Analysis of the spine neck length and the spine length
The 3-D spine neck length was measured manually using Image-J software (Noguchi et al., 2011). An XYZ stack image was resliced at z = 0.1 μm, and an XZ image of the spine neck was created. The intensity profile was measured along the neck in the XZ image. The half-maximum position of the spine and the parent dendrite was the edge of the spine and the dendrite, respectively. The spine neck length was calculated by subtracting the radiuses of the dendrite and the spine from the distance between peaks of the spine and the dendrite (Figure 1B and Figure 2–figure supplement 2B). For the analysis of the spine length before and after stimulation, the length between the tip of the spine and the edge of the dendrite was measured on the Z-stack images (Figure 2– figure supplement 1D).
Statistical analysis
All data are presented as the mean ± standard error of the mean (SEM) (n indicates the number of spines), unless otherwise stated. Statistical tests of the spines were conducted using Excel-Statistics software (Social Survey Research Information Co. Ltd., Tokyo, Japan), as indicated. Differences from the baseline values were analyzed using the Wilcoxon signed-rank test (Figure 1F; Figure 2E; and Figure 2–figure supplement 1A). Differences between groups were analyzed using the Mann–Whitney rank sum test (Figure 2–figure supplement 1B). The Pearson’s product-moment correlation coefficient was calculated for the scatter plots (Figure 1G; Figure 1–figure supplement 2A–D; and Figure 2–figure supplement 2A–2D).

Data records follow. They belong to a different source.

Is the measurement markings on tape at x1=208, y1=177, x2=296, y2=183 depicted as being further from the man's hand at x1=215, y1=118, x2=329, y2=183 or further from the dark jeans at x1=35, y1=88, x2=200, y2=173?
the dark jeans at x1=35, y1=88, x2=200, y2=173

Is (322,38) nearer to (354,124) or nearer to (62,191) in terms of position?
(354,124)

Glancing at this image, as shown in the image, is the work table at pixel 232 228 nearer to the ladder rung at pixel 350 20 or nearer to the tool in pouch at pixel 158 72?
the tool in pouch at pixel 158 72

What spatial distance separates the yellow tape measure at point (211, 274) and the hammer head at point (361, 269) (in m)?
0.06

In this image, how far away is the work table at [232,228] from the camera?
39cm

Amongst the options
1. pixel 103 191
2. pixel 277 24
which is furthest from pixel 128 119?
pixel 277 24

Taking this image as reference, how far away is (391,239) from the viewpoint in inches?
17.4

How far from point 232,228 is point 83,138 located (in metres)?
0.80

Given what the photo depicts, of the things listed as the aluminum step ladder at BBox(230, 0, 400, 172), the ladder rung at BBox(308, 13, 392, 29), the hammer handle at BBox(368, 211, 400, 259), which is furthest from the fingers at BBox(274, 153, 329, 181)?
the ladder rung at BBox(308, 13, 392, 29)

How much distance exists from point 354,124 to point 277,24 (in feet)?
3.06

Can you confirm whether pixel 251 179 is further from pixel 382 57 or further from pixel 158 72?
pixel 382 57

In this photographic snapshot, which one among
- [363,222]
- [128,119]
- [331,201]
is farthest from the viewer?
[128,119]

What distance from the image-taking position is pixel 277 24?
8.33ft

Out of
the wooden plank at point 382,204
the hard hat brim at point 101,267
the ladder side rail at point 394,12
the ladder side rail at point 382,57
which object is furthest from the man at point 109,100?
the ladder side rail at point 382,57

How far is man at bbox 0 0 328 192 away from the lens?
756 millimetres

The significance of a correlation coefficient was analyzed by using the t-test.
Competing Interests
The authors declare no competing interests.
Author Contributions
J.N. and H.K. are co-corresponding authors and designed the study; J.N. conducted most imaging experiments; A.N., H.U., T.H., S.Y,. and N.T. assisted in some imaging experiments and in the data analysis; J.N. and H.K. wrote the manuscript. All authors contributed to the editing of the paper.
Acknowledgements
We thank C. Maeda, M. Ogasawara, H. Ohno, K. Tamura, M. Nakajima, C. Matsubara and T. Sasaki for their technical assistance. We also thank N. Ichinohe for the helpful discussion and support. This work was supported by Grants-in-Aids for Science Research (S) (grant no. 26221011 to H.K.), Scientific Research (C) (grant numbers 18K06497 and 26430005 to J.N. and grant no. 2640290 to N.T.), Scientific Research on Innovative Areas (grant number 26111706 to J.N. and grant no. 16H06396 to S.Y.) and the Cooperative Research Program of “Network Joint Research Center for Materials and Devices” (grant no. 20171030 to J.N.), and World Premier International Research Center Initiative (awarded to HK) from the Ministry of Education, Culture, Sports, Science and Technology ([MEXT]; Tokyo, Japan), and Core Research of Evolutional Science and Technology ([CREST]; Tokyo, Japan; grant no. JPMJCR1652 to H.K.) from Japan Science and Technology Agency ([JST]; Tokyo, Japan), and the Strategic International Research Cooperative Program (SICP), Brain/MIND, and Strategic Research Program for Brain Sciences projects (grant no. 17dm0107120h0002) from the Agency for Medical Research and Development (awarded to H.K.).